L’un de leurs jeux favoris, il ne se passait pas une soirée sans qu’une dizaine de jeunots y passent, était un supplice très simple et qui reflétait bien le raffinement sadique de leurs mœurs. Leur souffre-douleur était attaché à une chaise et mis face à une arbalète chargée, la gâchette de cette dernière étant reliée à trois cordelettes. Deux autres gobelins, appelés respectivement le gardien et la puce entraient alors en scène dans une atmosphère soudain silencieuse et tendue, tout le bar ayant les yeux rivés sur cette joute psychologique. Le gardien se tenait assis derrière l’arbalète, juste devant les trois cordelettes et affichait un immobilisme de statue, son visage se parant d’un masque solennelle.
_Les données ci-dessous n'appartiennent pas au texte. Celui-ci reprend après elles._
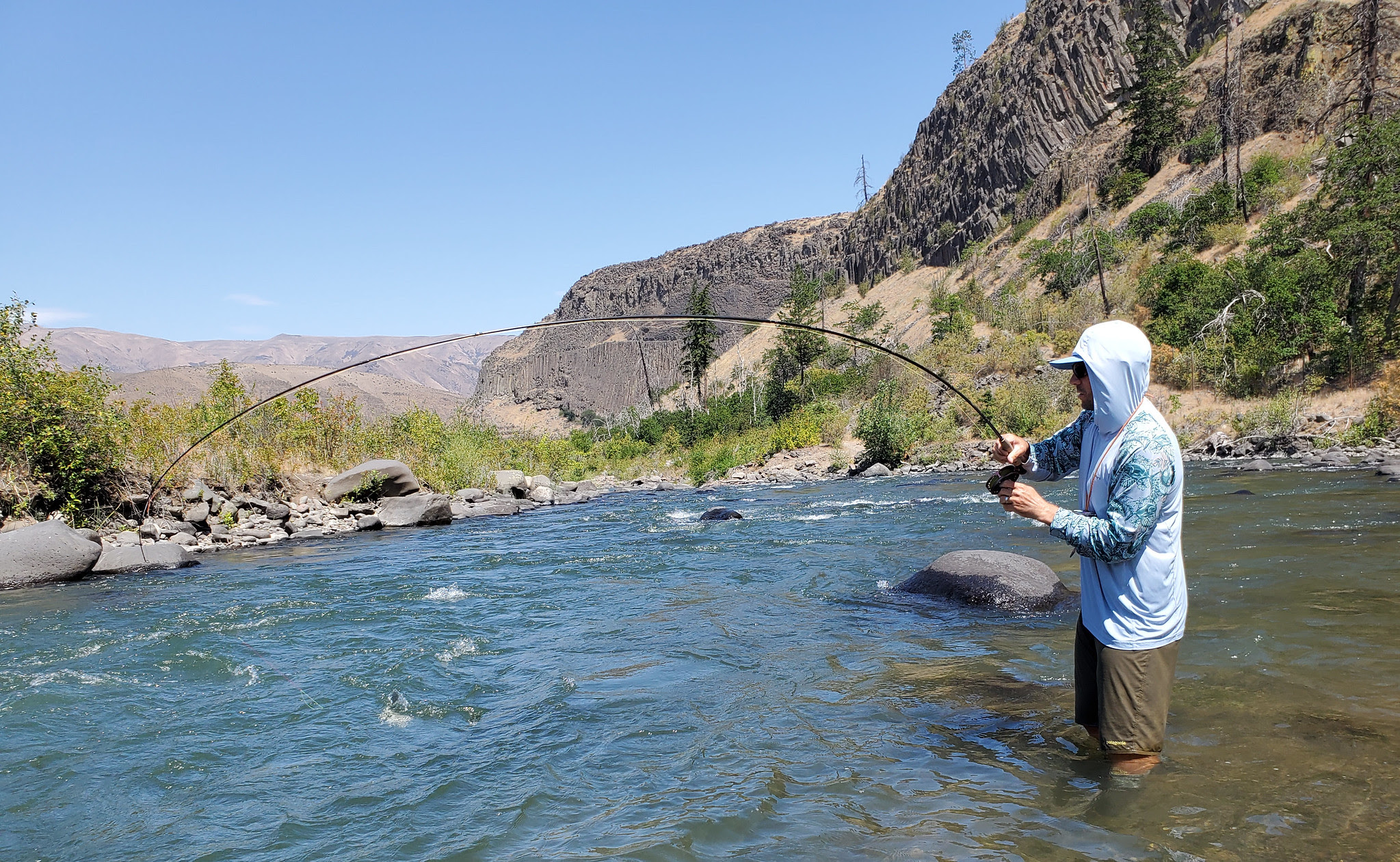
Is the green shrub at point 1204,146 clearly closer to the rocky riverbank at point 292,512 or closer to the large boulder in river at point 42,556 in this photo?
the rocky riverbank at point 292,512

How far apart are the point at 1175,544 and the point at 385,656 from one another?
236 inches

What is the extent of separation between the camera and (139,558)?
484 inches

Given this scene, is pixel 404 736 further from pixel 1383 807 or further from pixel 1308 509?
pixel 1308 509

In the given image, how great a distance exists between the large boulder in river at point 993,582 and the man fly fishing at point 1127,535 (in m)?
4.17

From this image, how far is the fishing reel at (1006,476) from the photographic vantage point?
3654mm

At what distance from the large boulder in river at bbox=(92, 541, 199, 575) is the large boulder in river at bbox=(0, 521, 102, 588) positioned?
0.64ft

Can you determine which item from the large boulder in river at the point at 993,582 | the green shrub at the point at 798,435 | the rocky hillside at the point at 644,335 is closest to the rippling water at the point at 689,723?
the large boulder in river at the point at 993,582

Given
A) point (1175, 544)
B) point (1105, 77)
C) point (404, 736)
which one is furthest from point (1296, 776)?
point (1105, 77)

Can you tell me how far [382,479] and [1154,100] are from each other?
5133cm

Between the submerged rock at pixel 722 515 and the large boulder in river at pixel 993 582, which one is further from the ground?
the large boulder in river at pixel 993 582

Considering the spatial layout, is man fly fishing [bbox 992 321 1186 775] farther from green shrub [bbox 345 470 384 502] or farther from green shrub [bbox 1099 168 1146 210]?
green shrub [bbox 1099 168 1146 210]

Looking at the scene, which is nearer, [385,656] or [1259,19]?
[385,656]

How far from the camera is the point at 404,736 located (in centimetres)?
488

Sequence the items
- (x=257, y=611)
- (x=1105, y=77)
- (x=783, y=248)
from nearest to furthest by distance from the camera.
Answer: (x=257, y=611)
(x=1105, y=77)
(x=783, y=248)
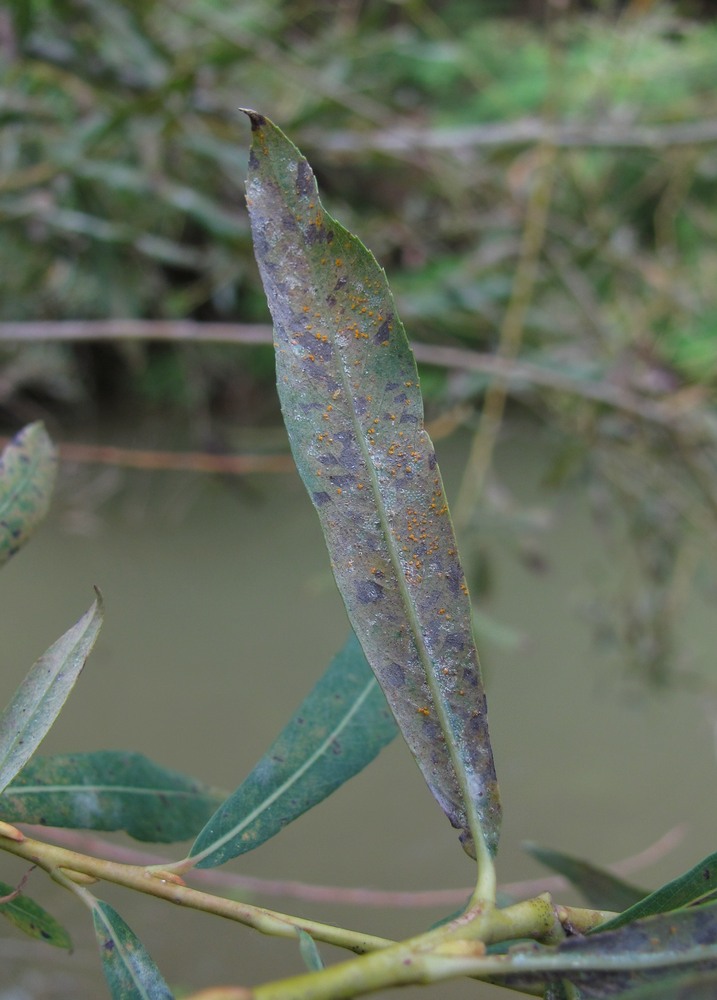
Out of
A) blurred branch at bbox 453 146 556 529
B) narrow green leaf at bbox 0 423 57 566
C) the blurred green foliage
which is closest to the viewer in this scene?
narrow green leaf at bbox 0 423 57 566

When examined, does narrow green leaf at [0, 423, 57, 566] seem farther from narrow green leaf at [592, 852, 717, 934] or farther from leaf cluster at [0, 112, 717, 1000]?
narrow green leaf at [592, 852, 717, 934]

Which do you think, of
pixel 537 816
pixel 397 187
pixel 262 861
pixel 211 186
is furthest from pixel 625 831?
pixel 397 187

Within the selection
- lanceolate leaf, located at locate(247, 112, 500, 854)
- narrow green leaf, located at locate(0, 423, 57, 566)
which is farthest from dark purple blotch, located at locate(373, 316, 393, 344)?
narrow green leaf, located at locate(0, 423, 57, 566)

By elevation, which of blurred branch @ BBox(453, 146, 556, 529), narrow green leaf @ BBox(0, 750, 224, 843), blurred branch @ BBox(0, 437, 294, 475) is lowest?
narrow green leaf @ BBox(0, 750, 224, 843)

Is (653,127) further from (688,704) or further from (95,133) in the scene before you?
(688,704)

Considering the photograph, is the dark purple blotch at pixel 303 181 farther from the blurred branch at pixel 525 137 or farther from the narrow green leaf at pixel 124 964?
the blurred branch at pixel 525 137

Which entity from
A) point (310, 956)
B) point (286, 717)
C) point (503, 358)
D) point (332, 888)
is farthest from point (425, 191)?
point (310, 956)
Au même moment, la puce commençait à tourner autour du malheureux prisonnier avec une lame ou bien, pour les plus habiles, avec pour seule arme une langue affutée apte à triturer sans ménagement les cervelles pour en extraire la volatile quintessence de la peur, un parfum exquis que son flaire ne manquait jamais de dénicher. Celui-ci faisait monter dans le captif la peur de cette mort imminente, les souffrances qu’il allait endurer s’il ne l’écoutait pas. En effet, il lui disait qu’il était le seul à pouvoir le faire choisir la bonne cordelette, celle qui n’était pas réellement reliée à l’arme. En face, le gardien, serein, fixait le prisonnier, ne faisant de gestes que pour lui indiquer, à la dérobée, une autre option, un autre choix à priori salvateur. En réalité, les trois cordelettes n’étaient que les torons d’une même corde et tirer sur l’une revenait à tirer sur les trois en même temps car les gagnants étaient les deux tortionnaires et plus particulièrement celui qui arrivait à contrer le jeu de l’autre.
A chaque minute la tension montait sous les assauts infinis de la puce, sous la pression de centaines d’yeux avides braqués sur le prisonnier suant et haletant ne sachant plus à qui se fier. Il regardait à droite, à gauche, les pupilles dilatées par la peur et soudain son bourreau réapparaissait devant lui avec sa dague qu’il agitait devant ses yeux comme une vipère d’argent. Il n’entendait même plus ce qu’il disait, la panique obstruait ses oreilles et encombrait son esprit, il voulait juste quitter cet endroit, cette ville dans laquelle il avait été si heureux de rentrer ce matin. Il suppliait, il bavait, il pleurait qu’on le laissât sans aller ! Et son bourreau lui indiquait alors une sortie, la numéro deux, celle du milieu, c’était logique selon lui ! Il devait l’écouter ! Mais au moment où il ouvrait la bouche l’autre gobelin qui n’avait pas bougé d’un pouce montrait discrètement ses trois doigts dressés. Que devait-il faire ? Il ne savait plus !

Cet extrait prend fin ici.